#### Data shown

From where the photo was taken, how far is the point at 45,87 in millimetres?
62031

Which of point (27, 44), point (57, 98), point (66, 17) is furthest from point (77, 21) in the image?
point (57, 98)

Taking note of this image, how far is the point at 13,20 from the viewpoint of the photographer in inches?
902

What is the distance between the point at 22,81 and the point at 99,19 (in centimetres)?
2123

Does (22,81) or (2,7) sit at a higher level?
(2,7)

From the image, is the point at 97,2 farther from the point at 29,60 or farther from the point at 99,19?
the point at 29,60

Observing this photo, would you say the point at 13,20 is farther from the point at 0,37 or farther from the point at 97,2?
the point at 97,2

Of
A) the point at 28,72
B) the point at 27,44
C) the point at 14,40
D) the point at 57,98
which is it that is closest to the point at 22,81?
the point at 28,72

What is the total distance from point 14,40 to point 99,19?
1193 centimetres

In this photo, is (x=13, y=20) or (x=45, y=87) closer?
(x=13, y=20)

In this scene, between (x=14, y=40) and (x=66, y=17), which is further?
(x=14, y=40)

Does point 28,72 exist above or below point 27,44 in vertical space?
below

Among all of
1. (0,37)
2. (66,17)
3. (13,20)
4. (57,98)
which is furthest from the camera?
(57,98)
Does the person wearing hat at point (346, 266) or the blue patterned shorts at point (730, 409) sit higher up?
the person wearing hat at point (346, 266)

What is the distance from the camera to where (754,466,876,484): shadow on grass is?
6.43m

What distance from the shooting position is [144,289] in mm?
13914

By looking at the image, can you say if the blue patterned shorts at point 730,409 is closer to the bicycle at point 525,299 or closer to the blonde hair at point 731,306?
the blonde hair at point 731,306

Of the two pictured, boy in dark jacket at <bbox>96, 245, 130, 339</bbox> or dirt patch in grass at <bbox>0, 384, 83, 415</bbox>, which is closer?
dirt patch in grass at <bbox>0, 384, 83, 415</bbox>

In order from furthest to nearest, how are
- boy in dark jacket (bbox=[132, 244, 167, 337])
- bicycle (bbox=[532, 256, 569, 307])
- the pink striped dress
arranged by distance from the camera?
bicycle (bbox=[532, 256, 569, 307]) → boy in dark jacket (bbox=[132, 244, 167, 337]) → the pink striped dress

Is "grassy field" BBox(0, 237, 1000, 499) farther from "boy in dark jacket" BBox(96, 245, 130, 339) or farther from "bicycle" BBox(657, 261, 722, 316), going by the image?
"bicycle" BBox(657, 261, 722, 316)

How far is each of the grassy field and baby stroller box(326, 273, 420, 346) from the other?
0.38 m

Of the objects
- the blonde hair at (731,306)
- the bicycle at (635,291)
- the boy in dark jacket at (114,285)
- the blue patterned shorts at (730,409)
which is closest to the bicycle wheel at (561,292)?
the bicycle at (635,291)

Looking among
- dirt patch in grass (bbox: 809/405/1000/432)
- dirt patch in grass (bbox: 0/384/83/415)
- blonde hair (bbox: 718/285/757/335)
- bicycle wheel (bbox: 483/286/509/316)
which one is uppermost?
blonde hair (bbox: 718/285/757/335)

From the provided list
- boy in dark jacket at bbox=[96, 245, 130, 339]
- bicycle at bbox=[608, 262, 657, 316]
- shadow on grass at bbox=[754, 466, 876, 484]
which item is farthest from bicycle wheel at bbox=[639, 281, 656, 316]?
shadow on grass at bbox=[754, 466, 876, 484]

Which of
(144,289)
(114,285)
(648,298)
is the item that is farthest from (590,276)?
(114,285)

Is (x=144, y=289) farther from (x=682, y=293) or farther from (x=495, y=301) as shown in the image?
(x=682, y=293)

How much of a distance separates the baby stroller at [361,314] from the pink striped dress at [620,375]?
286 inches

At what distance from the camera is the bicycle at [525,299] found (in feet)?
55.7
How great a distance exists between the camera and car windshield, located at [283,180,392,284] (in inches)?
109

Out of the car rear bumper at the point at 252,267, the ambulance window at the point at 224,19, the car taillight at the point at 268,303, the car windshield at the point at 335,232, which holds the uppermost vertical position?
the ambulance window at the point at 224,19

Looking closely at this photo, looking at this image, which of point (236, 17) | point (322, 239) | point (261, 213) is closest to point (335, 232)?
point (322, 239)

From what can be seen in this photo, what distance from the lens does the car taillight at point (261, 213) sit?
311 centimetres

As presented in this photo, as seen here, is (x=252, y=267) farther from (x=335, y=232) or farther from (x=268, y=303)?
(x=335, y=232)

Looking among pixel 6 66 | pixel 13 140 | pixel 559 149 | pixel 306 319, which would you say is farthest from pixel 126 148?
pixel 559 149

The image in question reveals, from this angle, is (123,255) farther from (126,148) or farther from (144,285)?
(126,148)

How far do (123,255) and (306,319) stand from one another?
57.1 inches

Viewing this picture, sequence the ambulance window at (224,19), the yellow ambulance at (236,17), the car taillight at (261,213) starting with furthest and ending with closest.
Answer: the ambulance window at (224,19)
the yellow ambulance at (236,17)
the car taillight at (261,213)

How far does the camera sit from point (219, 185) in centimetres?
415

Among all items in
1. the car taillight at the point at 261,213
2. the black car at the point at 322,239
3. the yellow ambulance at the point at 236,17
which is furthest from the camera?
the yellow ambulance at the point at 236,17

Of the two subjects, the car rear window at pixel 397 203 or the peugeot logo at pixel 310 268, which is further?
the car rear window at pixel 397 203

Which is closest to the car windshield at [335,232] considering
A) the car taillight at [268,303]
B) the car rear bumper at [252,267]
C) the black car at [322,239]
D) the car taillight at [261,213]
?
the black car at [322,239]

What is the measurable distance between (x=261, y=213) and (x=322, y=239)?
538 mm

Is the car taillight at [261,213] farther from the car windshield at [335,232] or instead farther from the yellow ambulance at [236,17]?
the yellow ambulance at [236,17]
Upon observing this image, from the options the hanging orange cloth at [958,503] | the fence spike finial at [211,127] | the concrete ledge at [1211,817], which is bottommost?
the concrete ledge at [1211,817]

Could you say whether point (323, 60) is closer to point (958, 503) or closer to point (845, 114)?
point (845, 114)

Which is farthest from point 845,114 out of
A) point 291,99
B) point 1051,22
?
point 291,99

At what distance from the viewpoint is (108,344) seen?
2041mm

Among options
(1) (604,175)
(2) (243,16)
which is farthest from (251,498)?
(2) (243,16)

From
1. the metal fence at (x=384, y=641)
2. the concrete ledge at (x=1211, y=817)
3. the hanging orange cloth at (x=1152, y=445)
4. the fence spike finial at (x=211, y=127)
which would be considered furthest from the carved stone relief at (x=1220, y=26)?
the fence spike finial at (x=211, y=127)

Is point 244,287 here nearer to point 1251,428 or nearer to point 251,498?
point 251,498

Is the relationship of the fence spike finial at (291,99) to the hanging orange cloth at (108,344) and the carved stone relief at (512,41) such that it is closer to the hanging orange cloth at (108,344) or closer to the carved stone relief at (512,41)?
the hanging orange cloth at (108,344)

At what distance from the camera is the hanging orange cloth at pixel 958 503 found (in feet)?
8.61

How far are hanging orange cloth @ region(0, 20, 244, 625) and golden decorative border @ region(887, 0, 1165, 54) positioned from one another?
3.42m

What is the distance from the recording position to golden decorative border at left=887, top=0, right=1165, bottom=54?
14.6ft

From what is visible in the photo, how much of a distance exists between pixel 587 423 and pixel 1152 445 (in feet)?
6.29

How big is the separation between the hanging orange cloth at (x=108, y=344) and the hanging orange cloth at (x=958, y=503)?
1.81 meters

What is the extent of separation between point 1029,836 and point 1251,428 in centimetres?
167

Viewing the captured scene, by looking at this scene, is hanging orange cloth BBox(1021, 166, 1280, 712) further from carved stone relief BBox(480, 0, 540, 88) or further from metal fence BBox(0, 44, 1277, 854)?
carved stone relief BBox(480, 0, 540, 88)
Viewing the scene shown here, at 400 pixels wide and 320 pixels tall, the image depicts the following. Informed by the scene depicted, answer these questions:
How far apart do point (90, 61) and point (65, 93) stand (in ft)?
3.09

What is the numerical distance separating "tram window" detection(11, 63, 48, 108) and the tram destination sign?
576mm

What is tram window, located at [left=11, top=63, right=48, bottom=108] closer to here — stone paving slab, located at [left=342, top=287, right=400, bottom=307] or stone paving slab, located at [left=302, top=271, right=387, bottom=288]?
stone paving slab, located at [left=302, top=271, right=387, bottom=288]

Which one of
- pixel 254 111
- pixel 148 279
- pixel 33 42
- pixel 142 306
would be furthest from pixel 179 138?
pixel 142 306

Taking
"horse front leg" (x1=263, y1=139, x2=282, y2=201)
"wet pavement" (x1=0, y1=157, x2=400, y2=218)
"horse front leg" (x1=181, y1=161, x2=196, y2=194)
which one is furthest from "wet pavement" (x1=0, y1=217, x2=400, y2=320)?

########

Copy the records word for word, beginning at the line that contains "Is the relationship" and continuing through the last line of the records.

▶ Result:
Is the relationship of the fence spike finial at (291,99) to the hanging orange cloth at (108,344) and the carved stone relief at (512,41) such that it is closer to the hanging orange cloth at (108,344) or closer to the carved stone relief at (512,41)?
the hanging orange cloth at (108,344)

At what distance from the camera is the hanging orange cloth at pixel 958 503 found (in feet)?
8.61

How far are hanging orange cloth @ region(0, 20, 244, 625) and golden decorative border @ region(887, 0, 1165, 54) positioned from one another?
3.42m

What is the distance from the recording position to golden decorative border at left=887, top=0, right=1165, bottom=54?
14.6ft

From what is visible in the photo, how much of a distance exists between pixel 587 423 and pixel 1152 445 (in feet)?
6.29

How big is the separation between the hanging orange cloth at (x=108, y=344) and the hanging orange cloth at (x=958, y=503)?
1.81 meters

What is the extent of separation between point 1029,836 and point 1251,428 in centimetres?
167

Viewing the captured scene, by looking at this scene, is hanging orange cloth BBox(1021, 166, 1280, 712) further from carved stone relief BBox(480, 0, 540, 88) or further from metal fence BBox(0, 44, 1277, 854)?
carved stone relief BBox(480, 0, 540, 88)
Viewing the scene shown here, at 400 pixels wide and 320 pixels tall, the image depicts the following. Informed by the scene depicted, answer these questions:
How far apart do point (90, 61) and point (65, 93) stand (in ft)?
3.09

What is the numerical distance separating "tram window" detection(11, 63, 48, 108) and the tram destination sign?
576mm

What is tram window, located at [left=11, top=63, right=48, bottom=108] closer to here — stone paving slab, located at [left=342, top=287, right=400, bottom=307] or stone paving slab, located at [left=302, top=271, right=387, bottom=288]?
stone paving slab, located at [left=302, top=271, right=387, bottom=288]

Which one of
- pixel 254 111
- pixel 148 279
- pixel 33 42
- pixel 142 306
would be furthest from pixel 179 138?
pixel 142 306

Taking
"horse front leg" (x1=263, y1=139, x2=282, y2=201)
"wet pavement" (x1=0, y1=157, x2=400, y2=218)
"horse front leg" (x1=181, y1=161, x2=196, y2=194)
which one is furthest from "wet pavement" (x1=0, y1=217, x2=400, y2=320)?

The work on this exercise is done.